This is the week the government has fallen apart, and of course there has been much talk in the Palace of Westminster about whether Gordon Brown is about to be toppled. The one factor that could have restrained Labour Members was the risk of a sudden election when if the opinion polls are to be credited, half of them would lose their seats. But the process has a momentum of its own, and at a guess I don't expect this Parliament to last the full stretch.
At the same time, events continue as if this was a normal session. Monday I spoke at the launch of Gypsy Roma Traveller History Month, a packed event at which entertainment by Travellers was interspersed with the speeches, an improvement on the more formal proceedings that marked last year's event.
Tuesday I attended a lunchtime presentation by Richard Sambrook, director of BBC Global News, and his colleagues from BBC World Service radio, BBC Monitoring, BBC World television and the BBC's international facing online news services. I'm a huge fan of their operations and particularly BBC Monitoring, an essential source for everyone who needs to keep up with foreign affairs. Then joined in Sue Miller's Question about the retention of photos taken of peaceful demonstrators who aren't charged with any offence. There are specific guidelines the police observe on the taking of photos, but none on how long or under what circumstances they are held.
Wednesday morning, EU Subcommittee F, scrutiny of European justice and home affairs legislation, and after questions, I chaired a meeting with Members of the Pan African Parliament. This institution has prestige, but insufficient resources to do as much as it would like. It could play a useful role for instance in dispute resolution between African member states.
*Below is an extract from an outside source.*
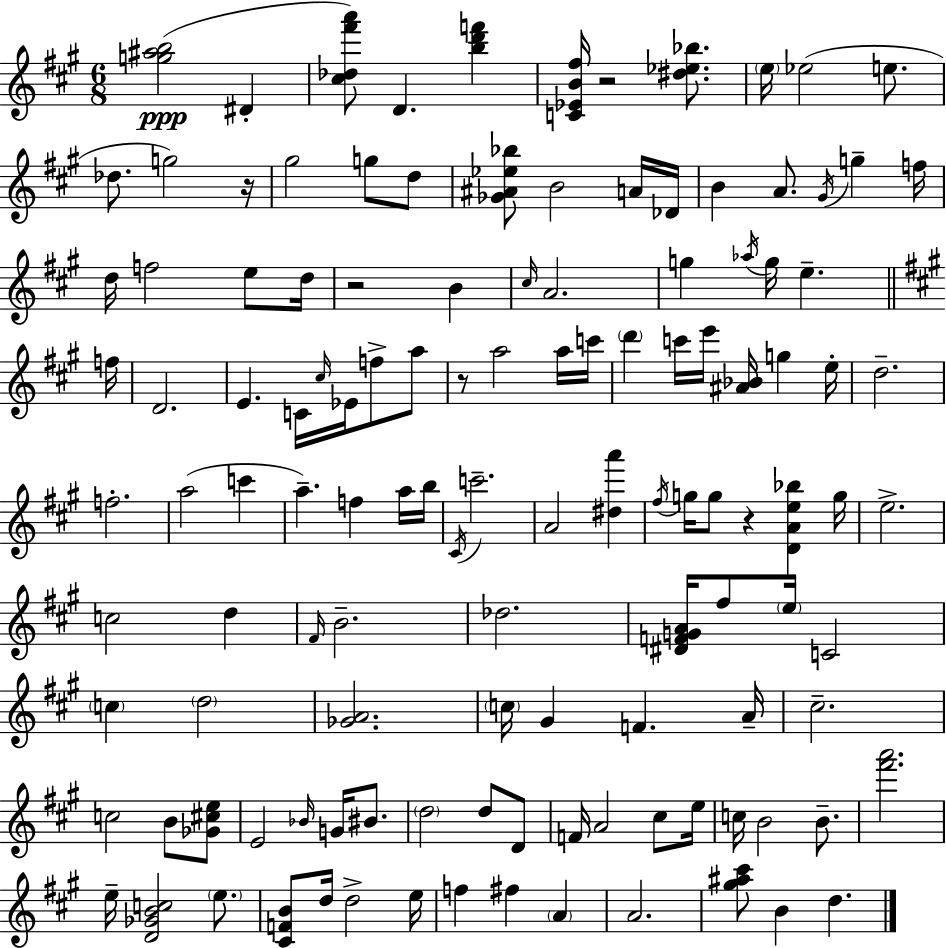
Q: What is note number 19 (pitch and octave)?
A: D5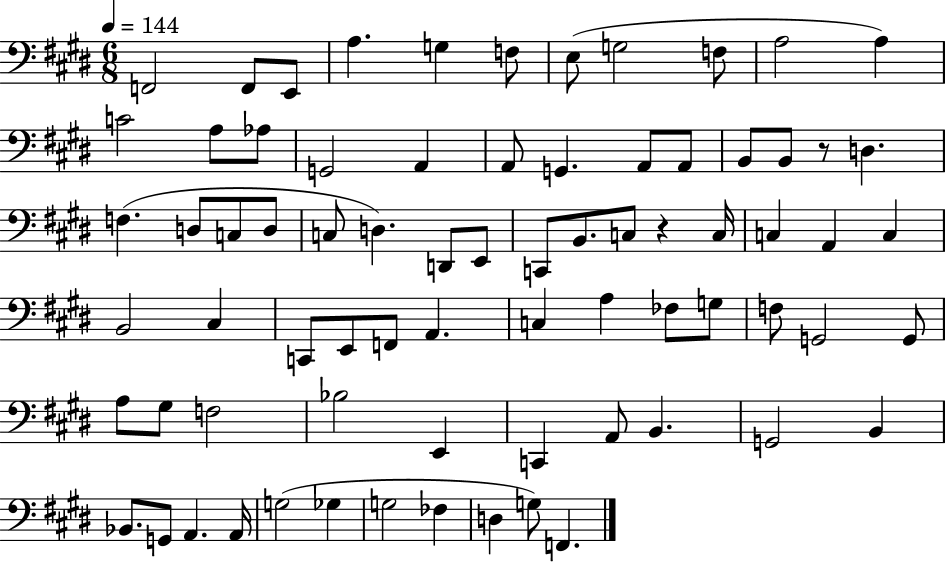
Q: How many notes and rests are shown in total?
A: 74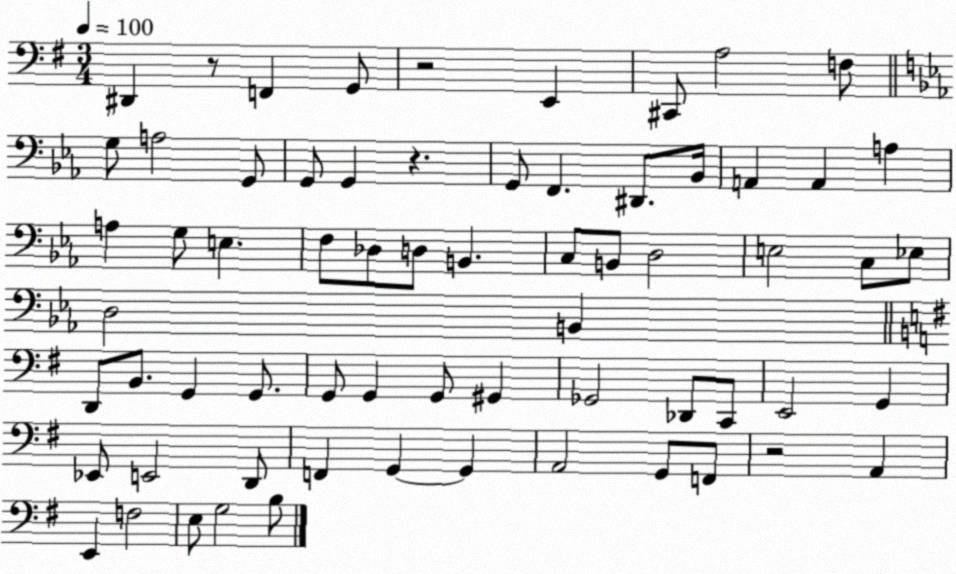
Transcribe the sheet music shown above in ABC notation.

Thursday I was geared up to ask a supplementary on the use of shari'a law in England and Wales, but the time ran out before I could get in. There is nothing to stop people using the shari'a courts as a form of mediation or alternative dispute resolution, but if the parties then disagree about implementation, the matter has to be settled in accordance with the law of England.
Since the last ping-pong total JW and I have had four games 1-1 each time so its now 115-112 to him.